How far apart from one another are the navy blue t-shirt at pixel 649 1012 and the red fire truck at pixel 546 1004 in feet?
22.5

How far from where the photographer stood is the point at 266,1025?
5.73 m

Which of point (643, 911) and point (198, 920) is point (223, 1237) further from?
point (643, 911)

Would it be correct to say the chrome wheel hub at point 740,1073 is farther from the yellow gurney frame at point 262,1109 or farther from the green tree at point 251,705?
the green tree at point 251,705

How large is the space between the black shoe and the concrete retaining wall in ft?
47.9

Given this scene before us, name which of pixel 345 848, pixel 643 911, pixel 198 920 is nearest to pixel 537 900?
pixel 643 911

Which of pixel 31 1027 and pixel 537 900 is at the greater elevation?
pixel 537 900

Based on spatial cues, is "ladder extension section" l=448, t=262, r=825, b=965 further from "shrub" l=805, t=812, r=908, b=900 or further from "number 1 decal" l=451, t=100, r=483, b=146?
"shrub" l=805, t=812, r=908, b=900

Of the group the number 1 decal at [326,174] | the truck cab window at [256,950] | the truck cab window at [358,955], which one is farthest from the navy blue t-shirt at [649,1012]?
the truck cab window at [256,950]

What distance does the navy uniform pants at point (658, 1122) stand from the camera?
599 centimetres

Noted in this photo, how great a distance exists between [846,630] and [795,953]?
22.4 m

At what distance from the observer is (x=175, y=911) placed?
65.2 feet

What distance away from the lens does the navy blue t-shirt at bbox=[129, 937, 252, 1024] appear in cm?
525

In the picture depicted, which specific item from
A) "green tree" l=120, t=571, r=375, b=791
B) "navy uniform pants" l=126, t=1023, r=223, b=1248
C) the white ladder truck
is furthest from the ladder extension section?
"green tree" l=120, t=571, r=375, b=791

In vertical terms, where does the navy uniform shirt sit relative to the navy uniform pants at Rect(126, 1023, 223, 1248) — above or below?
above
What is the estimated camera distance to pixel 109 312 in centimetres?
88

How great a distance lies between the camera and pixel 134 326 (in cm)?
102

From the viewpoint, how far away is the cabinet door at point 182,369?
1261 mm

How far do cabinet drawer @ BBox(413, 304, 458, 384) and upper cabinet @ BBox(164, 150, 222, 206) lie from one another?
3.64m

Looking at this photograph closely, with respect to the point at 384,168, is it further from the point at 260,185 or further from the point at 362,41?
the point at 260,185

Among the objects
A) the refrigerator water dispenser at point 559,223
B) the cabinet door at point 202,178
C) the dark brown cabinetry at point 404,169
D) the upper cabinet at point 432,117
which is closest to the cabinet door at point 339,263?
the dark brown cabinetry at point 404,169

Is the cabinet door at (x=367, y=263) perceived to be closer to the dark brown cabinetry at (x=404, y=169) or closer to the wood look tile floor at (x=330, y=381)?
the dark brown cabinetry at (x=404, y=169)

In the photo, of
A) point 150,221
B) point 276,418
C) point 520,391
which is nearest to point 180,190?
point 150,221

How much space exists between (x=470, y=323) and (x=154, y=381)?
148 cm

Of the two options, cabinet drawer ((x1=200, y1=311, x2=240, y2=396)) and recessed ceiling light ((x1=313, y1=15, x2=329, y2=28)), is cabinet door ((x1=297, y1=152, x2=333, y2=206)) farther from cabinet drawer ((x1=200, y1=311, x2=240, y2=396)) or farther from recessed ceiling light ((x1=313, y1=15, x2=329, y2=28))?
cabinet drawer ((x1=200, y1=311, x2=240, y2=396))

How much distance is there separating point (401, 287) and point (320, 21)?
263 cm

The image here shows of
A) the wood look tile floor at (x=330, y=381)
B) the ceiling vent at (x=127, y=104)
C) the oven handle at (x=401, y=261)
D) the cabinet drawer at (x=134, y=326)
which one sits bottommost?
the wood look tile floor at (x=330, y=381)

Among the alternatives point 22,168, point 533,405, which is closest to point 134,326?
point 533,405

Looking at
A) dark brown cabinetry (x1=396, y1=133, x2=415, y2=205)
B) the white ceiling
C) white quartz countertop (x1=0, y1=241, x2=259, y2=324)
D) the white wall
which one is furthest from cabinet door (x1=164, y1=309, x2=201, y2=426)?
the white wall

########

Copy out exactly the lines running from the line with "What is the" to the end of the records, inclusive.

What is the estimated camera distance to pixel 109 312 in centimetres?
88

How great a distance lies between the camera and pixel 134 326 (in cm)?
102

From the viewpoint, how far away is the cabinet door at point 182,369?
1261 mm

How far do cabinet drawer @ BBox(413, 304, 458, 384) and upper cabinet @ BBox(164, 150, 222, 206) lie from one another?
3.64m

Looking at this photograph closely, with respect to the point at 384,168, is it further from the point at 260,185 or further from the point at 362,41?
the point at 260,185

Among the objects
A) the refrigerator water dispenser at point 559,223
B) the cabinet door at point 202,178
C) the dark brown cabinetry at point 404,169
D) the upper cabinet at point 432,117
which is closest to the cabinet door at point 339,263?
the dark brown cabinetry at point 404,169

Is the cabinet door at (x=367, y=263) perceived to be closer to the dark brown cabinetry at (x=404, y=169) or closer to the wood look tile floor at (x=330, y=381)?
the dark brown cabinetry at (x=404, y=169)

In the photo, of
A) point 150,221
B) point 276,418
C) point 520,391
which is nearest to point 180,190?
point 150,221

How much space exists between (x=470, y=323) and (x=154, y=381)?
148 cm

Of the two options, cabinet drawer ((x1=200, y1=311, x2=240, y2=396)) and recessed ceiling light ((x1=313, y1=15, x2=329, y2=28)), is cabinet door ((x1=297, y1=152, x2=333, y2=206)) farther from cabinet drawer ((x1=200, y1=311, x2=240, y2=396)) or farther from recessed ceiling light ((x1=313, y1=15, x2=329, y2=28))?
cabinet drawer ((x1=200, y1=311, x2=240, y2=396))

How much distance is there separating point (401, 287) and point (320, 21)?
263 cm

The image here shows of
A) the wood look tile floor at (x=330, y=381)
B) the ceiling vent at (x=127, y=104)
C) the oven handle at (x=401, y=261)
D) the cabinet drawer at (x=134, y=326)
which one sits bottommost?
the wood look tile floor at (x=330, y=381)

Among the alternatives point 22,168, point 533,405, which is closest to point 134,326?
point 533,405

Looking at
A) dark brown cabinetry (x1=396, y1=133, x2=415, y2=205)
B) the white ceiling
C) white quartz countertop (x1=0, y1=241, x2=259, y2=324)
D) the white wall
which one is furthest from cabinet door (x1=164, y1=309, x2=201, y2=426)?
the white wall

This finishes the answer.